- Task
Copy every line of the listing below word for word, leaving out the pictures.

── Records shown ──

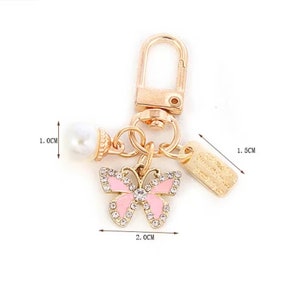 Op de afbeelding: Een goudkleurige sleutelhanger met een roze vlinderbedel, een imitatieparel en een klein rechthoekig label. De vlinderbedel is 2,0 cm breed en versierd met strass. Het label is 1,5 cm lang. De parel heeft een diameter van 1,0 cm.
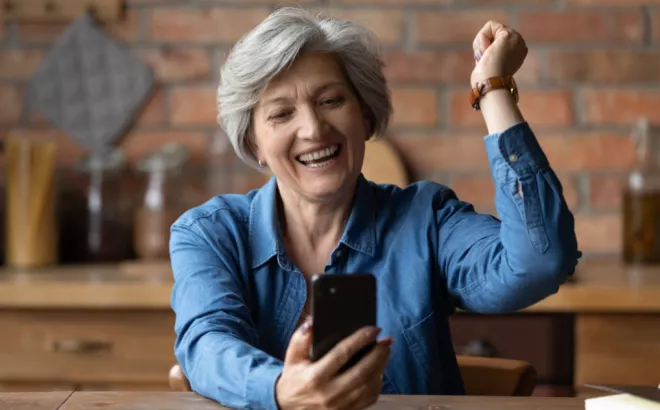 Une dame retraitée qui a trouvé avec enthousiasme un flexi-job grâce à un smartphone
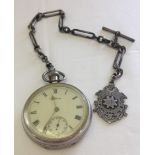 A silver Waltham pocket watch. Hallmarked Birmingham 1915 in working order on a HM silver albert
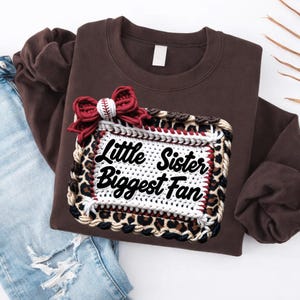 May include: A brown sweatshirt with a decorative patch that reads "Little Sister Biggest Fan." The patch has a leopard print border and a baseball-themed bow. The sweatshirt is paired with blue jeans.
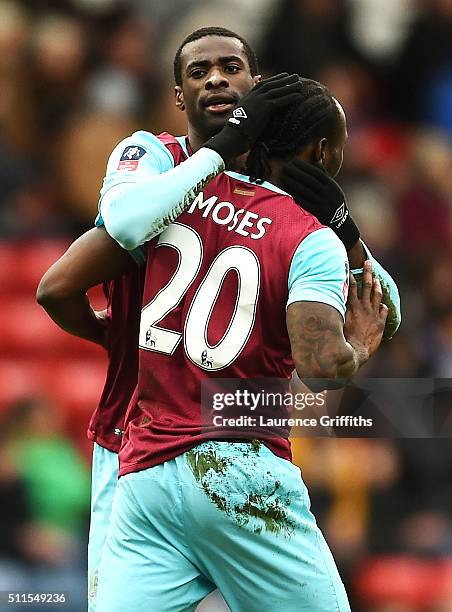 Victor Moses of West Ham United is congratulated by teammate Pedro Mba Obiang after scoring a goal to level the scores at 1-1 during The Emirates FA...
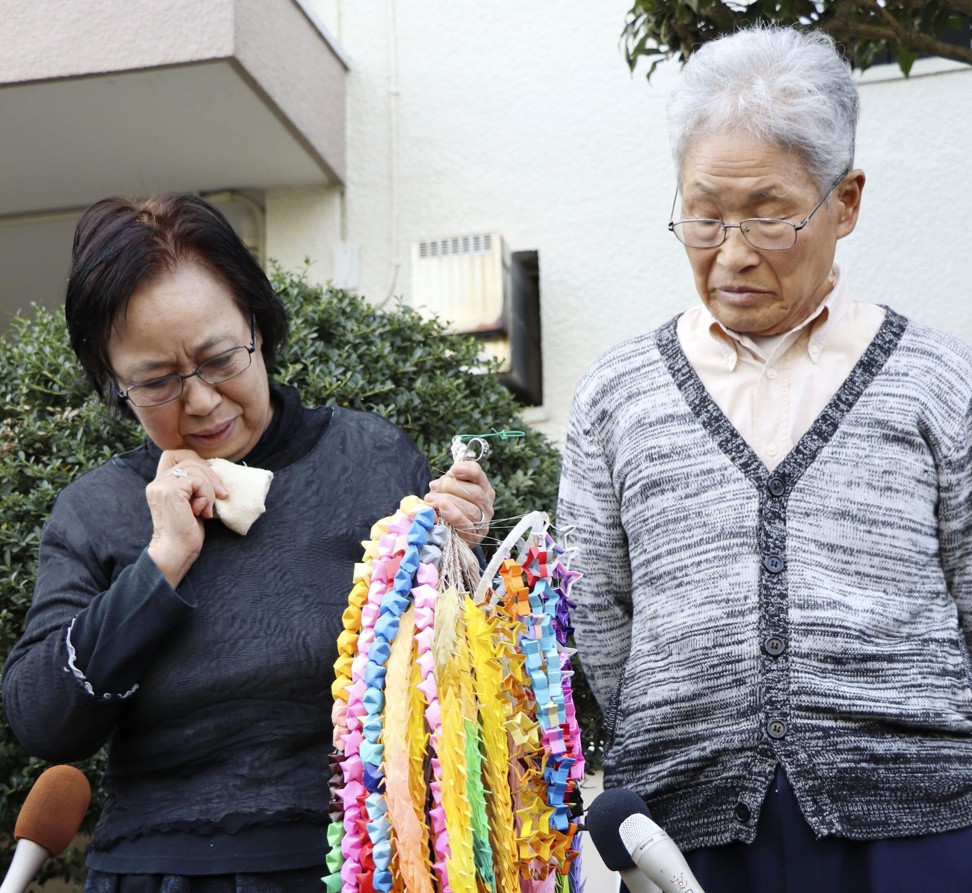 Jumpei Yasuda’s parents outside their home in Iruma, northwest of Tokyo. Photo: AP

───

- Expected answer
 Op de afbeelding: Een goudkleurige sleutelhanger met een roze vlinderbedel, een imitatieparel en een klein rechthoekig label. De vlinderbedel is 2,0 cm breed en versierd met strass. Het label is 1,5 cm lang. De parel heeft een diameter van 1,0 cm.
 Une dame retraitée qui a trouvé avec enthousiasme un flexi-job grâce à un smartphone
 A silver Waltham pocket watch. Hallmarked Birmingham 1915 in working order on a HM silver albert
 May include: A brown sweatshirt with a decorative patch that reads "Little Sister Biggest Fan." The patch has a leopard print border and a baseball-themed bow. The sweatshirt is paired with blue jeans.
 Victor Moses of West Ham United is congratulated by teammate Pedro Mba Obiang after scoring a goal to level the scores at 1-1 during The Emirates FA...
 Jumpei Yasuda’s parents outside their home in Iruma, northwest of Tokyo. Photo: AP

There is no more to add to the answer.